By Cynthia Tucker
In an interview with a reporter last month, Sen. Thad Cochran, R-Miss., "accidentally" made complimentary remarks about the Affordable Care Act, routinely known as Obamacare. (His campaign aides claim he misunderstood the question.)Cynthia Tucker
Some analysts say those remarks were among the missteps that have left the senator in danger of defeat as he faces a primary runoff against a tea party upstart, Chris McDaniel.
It's possible that Cochran was confused when he told The Washington Post that the ACA "is an example of an important effort by the federal government to help make health care available, accessible and affordable." It's also possible that he committed the standard political gaffe as commentator Michael Kinsley defined it years ago: "... when a politician tells the truth -- some obvious truth he isn't supposed to say."
Either way, Cochran's comments are a reminder of a pronounced shift among Republican politicians discussing Obamacare on the campaign trail. Few of them are delivering feisty denunciations and declarations of repeal, as they did just a few months ago.
Even in deeply conservative states, Republicans are muting their rhetoric, acknowledging positive tenets of the ACA and engaging in equivocation -- or, in some cases, fabrication -- to cover their tracks.
That's because the political terrain has shifted beneath their feet.
In practice, as its proponents have long predicted, the ACA has helped millions of people to obtain health care they would not have been able to afford otherwise.
Surely it's no surprise that few voters want to give up benefits they have just begun to enjoy.
That has meant some less-than-artful dodging by such indefatigable partisan warriors as Senate Minority Leader Mitch McConnell. In keeping with the GOP script, McConnell has been adamant about repealing the ACA.
But in his home state of Kentucky, Kynect, the state-run exchange that connects residents to Obamacare, is wildly popular, having signed up more than 400,000 people for health insurance.
So McConnell takes advantage of voters' confusion -- many don't understand that Kynect is Obamacare -- to suggest he supports the exchange but not that foul law that made it possible. Indeed, he has gone so far as to declare that they are unconnected -- a laughable lie, even in the warped reality of a political campaign.

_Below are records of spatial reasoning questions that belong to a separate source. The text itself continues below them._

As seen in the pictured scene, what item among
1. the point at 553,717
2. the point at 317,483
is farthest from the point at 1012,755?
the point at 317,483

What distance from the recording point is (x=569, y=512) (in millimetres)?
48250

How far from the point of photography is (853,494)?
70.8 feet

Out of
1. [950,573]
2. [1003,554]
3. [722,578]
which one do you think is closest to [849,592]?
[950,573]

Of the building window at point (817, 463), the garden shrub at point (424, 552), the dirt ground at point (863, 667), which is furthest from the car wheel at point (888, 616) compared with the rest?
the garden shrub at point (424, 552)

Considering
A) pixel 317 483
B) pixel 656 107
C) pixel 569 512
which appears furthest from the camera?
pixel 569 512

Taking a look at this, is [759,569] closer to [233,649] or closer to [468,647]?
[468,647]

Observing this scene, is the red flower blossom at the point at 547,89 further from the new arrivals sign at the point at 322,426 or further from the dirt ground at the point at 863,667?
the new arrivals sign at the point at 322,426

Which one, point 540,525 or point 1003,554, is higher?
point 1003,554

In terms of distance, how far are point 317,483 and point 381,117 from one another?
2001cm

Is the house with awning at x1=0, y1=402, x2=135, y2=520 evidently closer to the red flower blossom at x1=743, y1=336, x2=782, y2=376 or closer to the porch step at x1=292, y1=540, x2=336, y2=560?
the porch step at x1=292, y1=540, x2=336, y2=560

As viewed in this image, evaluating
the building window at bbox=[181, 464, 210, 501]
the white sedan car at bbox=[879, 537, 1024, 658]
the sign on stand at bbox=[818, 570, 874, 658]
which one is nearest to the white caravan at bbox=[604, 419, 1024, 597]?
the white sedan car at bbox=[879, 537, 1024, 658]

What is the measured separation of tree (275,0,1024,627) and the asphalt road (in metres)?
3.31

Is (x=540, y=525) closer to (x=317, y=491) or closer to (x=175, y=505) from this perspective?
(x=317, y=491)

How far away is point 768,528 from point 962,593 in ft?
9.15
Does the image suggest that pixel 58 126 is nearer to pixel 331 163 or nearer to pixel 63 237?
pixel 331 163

Several other prominent Republicans have found themselves in a similar bind, as many facets of the law prove politically popular.
Voters still don't like "Obamacare," but they like many of its provisions, including those that outlaw bans on patients who have pre-existing conditions.
Voters also support the provision that prevents lifetime caps on insurance payments -- something that benefits those with serious, chronic illnesses -- and the one that allows parents to keep their children insured until they are 26 years old.
Indeed, the only provision that remains broadly unpopular is the mandate that requires every adult to buy health insurance (a necessary feature of the law, and one that many Republicans, including Mitt Romney, once believed in).
Perhaps the most dramatic shift among GOP pols has concerned Obamacare's Medicaid expansion.
The Supreme Court's ruling affirming the ACA made the Medicaid expansion optional for states, and most Republican governors resisted it. That was foolish and shortsighted, since the federal government pays the overwhelming portion of the additional cost.
Those governors -- and their GOP colleagues in Congress -- were willing to trade better health for some of their poorest residents for the chance to poke Obama in the eye.
But now some of them are seeing the error of that calculation. For one thing, it's hard to own up to a willingness to shaft the working poor. For another, some rural hospitals can't afford to stay open unless they receive additional Medicaid funds.
Those hard facts have forced GOP Senate candidates such as Michigan's Terri Lynn Land to back away from their diehard opposition to Obamacare. And, as more Americans benefit, the resistance will grow weaker still.
That was the historical cycle with Medicare -- which the GOP establishment fought long and hard -- and Obamacare will likely follow that path to broad acceptance.